(Selected passage begins)

In January I started college for the first time in my life. I had a background with business management and I have worked in the medical field but not hands on.
Scared to death, I went and took the entrance exam at the local college and to my amazement I passed and was accepted to start pre requisites for the nursing program. I was totally on track and had all the classes planned out quarter by quarter in order to finish up by January 2011. That is when the next program was to open up to start the actual nursing classes for the LPN program. I kept hearing that you had to keep a high GPA because that is how the application process was. There is a waiting list at all schools around me and the competition is fierce. The first to sign up and the students who had the highest GPA were to be picked for 30 open positions.
I worked my ass of studying, I knew I had a goal and I really stuck to it. I amazed myself how well I did. I kept a 3.85 GPA throughout. (stupid computer class, the only B I have made) This was a great thing since I haven't been in school in 25 years and let's just say my highschool grades aren't anything I would brag about. So I have these classes behind me with all A's. English, Math, Psychology, Anatomy and Physiology, Medical Terminology, Intro to Healthcare, Nursing Assistant and Drug Calculations.
This brings us to last quarter and I thought I was on the home stretch. I had spaced all classes out so that I wasn't overloaded and I would still be finished by the time my application was to be sent in. WElllllllll, my wonderful school decided that it was time to change from quaters to semesters. They went back and forth several times changing everything around and leaving a lot of the students not knowing what was going to happen.
The final decision was to have a program be available for this fall (2010). That left me with one class short. (Diet and Nurtrition). I was finally told that I could exempt out of the class but after trying to cram a quarter worth of work into three days before I was to try to take the exempt test I decided it wasn't worth the stress and something was telling me that this wasn't the direction I was supposed to go. Maybe becoming LPN just wasn't in the cards for me. I finally let it be and decided to look at other schools and other ways to get into Healthcare. I didn't want to settle on just anything. I wanted to work with patients and help people when they needed it most.
As I was looking at a school an hour away, I was led into the direction of Emergency Medicine. It was a chance thing to run into this person who I spoke with and it all starting clicking. I checked out the program closer to home but was told there was a waiting list so I applied to the school in Macon and was accepted into the EMT/Paramedic program. Lucky again because they were only taking 30 students. Another chance meeeting led me to someone else where the program is at the closer school and I begged my way into that class. So now I am 15 minutes from school and I don't have to worry about my car breaking down on I-75 on my way to macon. If is dies now at least I can take Travis to work and still go to school.

(Selected passage ends)
(Record extracts begins)

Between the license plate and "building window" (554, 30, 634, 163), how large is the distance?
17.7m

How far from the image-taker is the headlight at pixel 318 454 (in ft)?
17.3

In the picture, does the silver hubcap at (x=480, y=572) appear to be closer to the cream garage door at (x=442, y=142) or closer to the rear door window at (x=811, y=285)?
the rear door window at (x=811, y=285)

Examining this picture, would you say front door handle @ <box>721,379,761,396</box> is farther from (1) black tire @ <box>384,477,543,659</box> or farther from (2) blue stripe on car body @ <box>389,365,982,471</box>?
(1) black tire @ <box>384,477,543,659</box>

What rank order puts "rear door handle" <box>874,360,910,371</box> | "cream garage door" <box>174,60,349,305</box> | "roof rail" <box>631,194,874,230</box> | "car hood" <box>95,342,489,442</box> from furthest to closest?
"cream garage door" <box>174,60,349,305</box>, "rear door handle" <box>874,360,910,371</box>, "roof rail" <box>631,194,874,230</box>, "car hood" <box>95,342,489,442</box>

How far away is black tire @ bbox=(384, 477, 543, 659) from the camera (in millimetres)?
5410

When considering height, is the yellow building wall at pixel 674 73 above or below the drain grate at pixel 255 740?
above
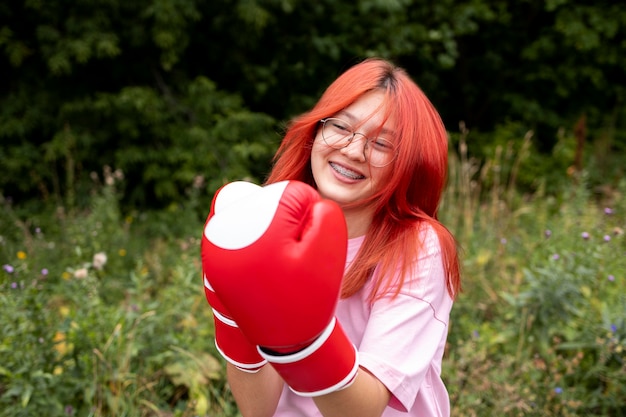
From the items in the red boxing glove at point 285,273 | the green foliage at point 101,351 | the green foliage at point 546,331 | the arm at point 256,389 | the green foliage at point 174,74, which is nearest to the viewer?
the red boxing glove at point 285,273

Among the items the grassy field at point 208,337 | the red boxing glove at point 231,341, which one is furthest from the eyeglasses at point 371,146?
the grassy field at point 208,337

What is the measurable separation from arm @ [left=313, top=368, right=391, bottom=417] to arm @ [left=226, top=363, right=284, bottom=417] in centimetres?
23

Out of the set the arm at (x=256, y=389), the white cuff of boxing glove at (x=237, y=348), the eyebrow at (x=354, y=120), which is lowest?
the arm at (x=256, y=389)

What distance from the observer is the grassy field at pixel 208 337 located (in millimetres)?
2002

(Record extracts ends)

In the post above about the nursing program, repeat the passage starting with "Scared to death, I" and going on through "30 open positions.", word for word.

> [Response box]:
Scared to death, I went and took the entrance exam at the local college and to my amazement I passed and was accepted to start pre requisites for the nursing program. I was totally on track and had all the classes planned out quarter by quarter in order to finish up by January 2011. That is when the next program was to open up to start the actual nursing classes for the LPN program. I kept hearing that you had to keep a high GPA because that is how the application process was. There is a waiting list at all schools around me and the competition is fierce. The first to sign up and the students who had the highest GPA were to be picked for 30 open positions.